11. Burnout, Assholes, and Imposter Syndrome
- [34:20] Dave jokes that “assholes don’t burn out,” because people-pleasers are typically those susceptible to burnout, as they care deeply about others’ opinions.
- Narcissists and true impostors don’t have imposter syndrome; those who worry are often genuinely competent.
12. Superiority Complex, Masking, and Division
- [39:21] Some in the neurodivergent community use “you don’t understand me” as a distancing or protective mechanism—which can backfire by increasing isolation and reducing support.
- Diane expands on the costs of defaulting to “no one gets me,” both at work and in burnout.
13. Where to Start? – Practical Takeaways
- [44:13] Dave’s advice for listeners who want to experiment:
- Don’t just accept advice blindly—engage with critique, skepticism, and curiosity.
- The audiobook version of The Courage to Be Disliked is recommended for its dialogic format and emotional nuance.
- Cultivate self-awareness and openness to being “gobsmacked” (hit with new, challenging perspectives).
- The ultimate promise: freedom and peace of mind, not just efficiency or popularity.
Dave Greenwood [46:48]: “It’s not a self-help book, but it does help you… like a work of fiction but with a fuck-ton of wisdom wrapped in the storytelling.”
14. The Most Controversial Take: Anger as Control
- [46:58] The book’s assertion: Anger is often used to control others—regardless of neurotype. This is flagged as a topic deserving further personal reflection.
Notable Quotes
- Diane Wingert [03:06]: “It is an act of courage to be willing to be disliked... Being willing to be who you really are—even if people dislike you, reject you, don’t want to hire you, that’s OK.”
- Dave Greenwood [07:50]: “There is a direct connection between people pleasing and wanting to make sure the other person feels good and doesn’t dislike me.”
- Diane Wingert [11:53]: “Our job is to accept ourselves, accept others, and, and contribute… if we could do anything to approximate that mindset, it would solve a lot of problems.”
- Dave Greenwood [21:12]: “We actually do tell ourselves things that are untrue… we are pretty good at giving ourselves a narrative that can be disproven.”
- Diane Wingert [34:20]: “Assholes don’t burn out… people who care what others think are the ones who burn out.”
- Dave Greenwood [46:58]: “We use anger as a way to control others.”
- Diane Wingert [47:24]: “If that doesn’t make you curious… I don’t know what would.”
Key Timestamps
- [01:42] – Introduction to The Courage to Be Disliked and its relevance
- [04:06] – Separation of tasks and people pleasing
- [09:53] – Inferiority, mindset, and comparison traps
- [16:07] – “Magic pill” coaching and change readiness
- [22:53] – The primacy of interpersonal problems
- [24:35] – Gretchen Rubin’s Four Tendencies & expectations management
- [28:31] – ADHD and relationships
- [31:49] – Self-acceptance vs. self-awareness (and why order matters)

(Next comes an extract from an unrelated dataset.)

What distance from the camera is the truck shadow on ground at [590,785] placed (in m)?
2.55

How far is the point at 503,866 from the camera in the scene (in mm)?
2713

- [34:20] – Burnout, narcissism, imposter syndrome
- [39:21] – Using “no one understands me” as both protection and isolation
- [44:13] – Practical ways to experiment with ‘the courage to be disliked’
- [46:58] – Anger as a tool of control (controversy)
Tone & Style
- Conversational, frank, and full of wit.
- Willingness to tackle controversial or challenging topics, occasionally with explicit language for emphasis.
- Use of real-life anecdotes and client stories to ground theory in practice.
- Encouraging skepticism, self-compassion, and experimentation.
Action Steps for Listeners
- Read or listen to The Courage to Be Disliked—preferably the audiobook for its engaging dialogue.
- Reflect on personal patterns of people pleasing and rejection sensitivity, especially around work and professional relationships.
- Experiment with the “separation of tasks”—notice when you take responsibility for others’ feelings, and try letting go.
- Practice self-acceptance before self-awareness to reduce fear of introspection.
- Be open to moments that “gobsmack” you—sometimes profound change begins with discomfort or challenge.
- Check the show notes for links to related episodes and coaching offerings.
This episode is a call to embrace the “messy middle”—for ADHDers and anyone else—of managing relationships, boundaries, and self-concept, in service of authentic, less anxious living.